Expert reveals what ‘micro-cheating’ is and signs as to whether your partner could be guilty of this

Gone are the days where you would simply find some lacy underwear in the glovebox of your fella’s car and kick him to the kerb, as just like everything else in life, cheating has evolved with the digital age.

Now, you’ve got to do much more than just pick up on your partner stinking of a scent that isn’t yours, as a host of two-timers are taking a subtler approach to being unfaithful.

But thankfully, this relationship guru is on hand to offer us all some advice on how we can spot the signs of this modern approach to infidelity, which is known as micro-cheating.

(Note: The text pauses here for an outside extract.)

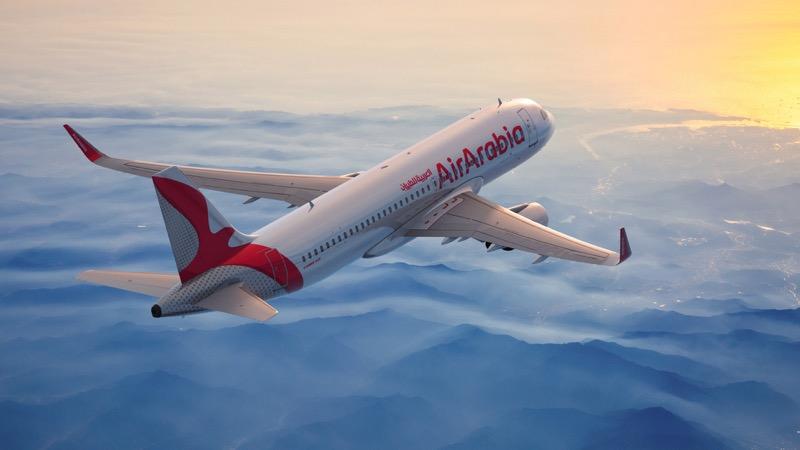 Один з найбільших лоукостерів Сходу Air Arabia провів ребрендинг (ФОТО)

Psychotherapist Deborah Krevalin is a renowned relationship expert, therapist, and business coach who specialises in helping couples communicate productively.

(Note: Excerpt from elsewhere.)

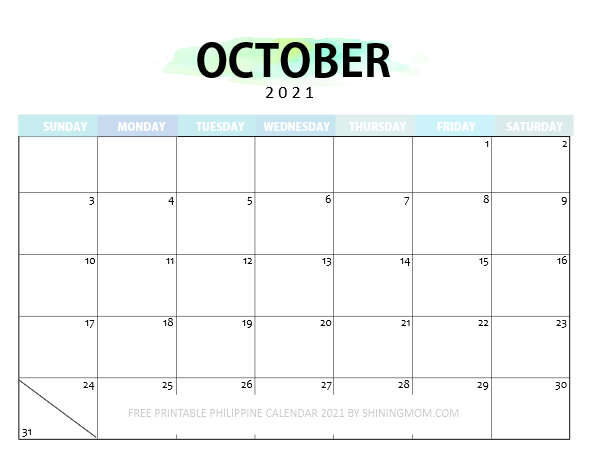 October Philippine calendar 2021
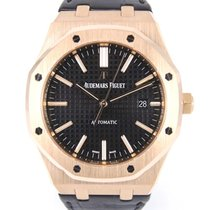 Audemars Piguet Royal Oak 41mm Rose Gold 15400 OR Full Set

Essentially, she’s the woman you go to if you want to talk through the elephant in the room, whether that be regarding your financial struggles, intimacy problems, trust issues or a classic difference of opinion.

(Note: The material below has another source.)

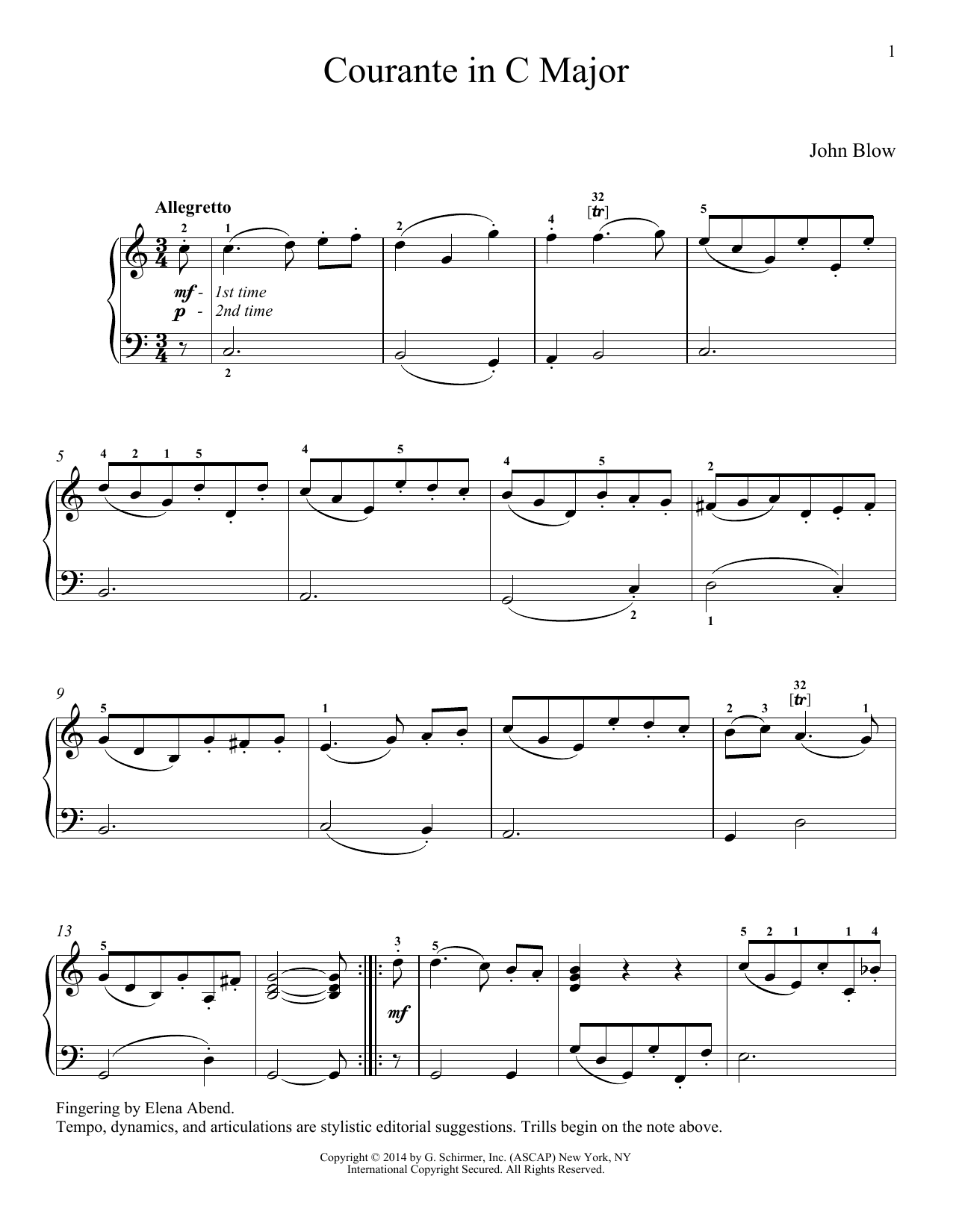 John Blow Courante sheet music notes and chords. Download Printable PDF.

The Connecticut-based content creator also regularly shares relationship advice with her more than 155,000 TikTok followers, while also discussing dating trends, new lingo people use to refer to their love life and topics of debate which commonly crop up between couples.

And in one of her videos, Deborah detailed exactly what micro-cheating is while also laying out the signs of it which people should be looking out for.

So, without further ado, let’s get into exactly what this term means, as it’s considered to be quite the ‘grey area’ which can be difficult to identify.

Deborah Krevalin broke down what micro-cheating means (Getty Stock Image)

What is micro-cheating?

According to the relationship expert, micro-cheaters take a much different approach than ‘traditional’ philanderers.

“Traditional cheating is clear cut, the behaviour is disrespectful, dishonest and quite honestly unfair,” Deborah explained.

“With micro-cheating, it’s a little bit more under the radar and subtle.”

Although your other half might not have actually done the dirty on you and rolled around in the sheets with someone else, their behaviour doesn’t exactly equate to that of a loyal partner.

There might not have been any physical acts, but these small actions of betrayal can soon cause your relationship to hit the rocks.

Married at First Sight‘s Mel Schilling also previously explained that a micro-cheater is a ‘person who is emotionally or physically focused on someone outside their relationship’.

How do micro-cheaters operate?

They might not see anything wrong with their overly-flirtatious etiquette as they aren’t actually following through with anything physical, but that’s what micro-cheating is all about – pushing the boundaries and forging an intimate relationship with another person which goes way beyond a simple friendship.

For example, these kind of love rats might have a browse through dating apps every now and again, send a few saucy text messages, chat up someone on social media or hide their relationship status.

The psychotherapist explained even though it might not get physical, it’s still a ‘blatant betrayal’ (TikTok/@debkrevalincounseling)

Krevalin said: “It’s text messaging, private conversations using social medias, pictures and messages – but at the end of the day, the intention is the same.

“It is a blatant betrayal.”

What are the signs of micro-cheating?

According to experts, there are a few red flags to look out for which could indicate that you’re significant other is micro-cheating on you.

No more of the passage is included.